In spite of suggestions that medical services would suffer if a pharmacy was allowed to open, in practice the health service has been seen to improve when it has proved possible to apply the underlying principle in the National Health Services Acts: that the members of each profession should, ideally, undertake the tasks for which they are specifically trained. Anything else should only be tolerated when the ideal is unattainable.
Every day, the value of the review of prescriptions before they are dispensed is confirmed in every pharmacy in the country. There are frequent contacts between doctors and pharmacists to resolve any issues that arise - particularly important for an elderly patient like Jim who is likely to be on multiple therapy. The pharmacist will also make sure that any necessary advice is given about taking or using the medicines supplied, to ensure maximum benefit. Research shows that information of this kind is much better absorbed in the relatively relaxed atmosphere of the pharmacy than in the surgery. And, of course, the pharmacist is the only health professional who studies every aspect of medicines at university and during preregistration training.
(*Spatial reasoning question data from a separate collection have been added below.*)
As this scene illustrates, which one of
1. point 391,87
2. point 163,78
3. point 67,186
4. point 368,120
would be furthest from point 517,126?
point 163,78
Jim can be happy, too, that his local pharmacy will arrange for his prescriptions to be collected and his medicines delivered, with all the necessary information, if he is housebound. He should think, too, of the wide range of other services that the new pharmacy will provide to the village for the first time, especially sound, informed advice - without the need to make an appointment - on treatment of common ailments. This includes, as research shows, advice to see the doctor when that is the right course of action in the pharmacist's view, as it is in more than 15 per cent of the cases.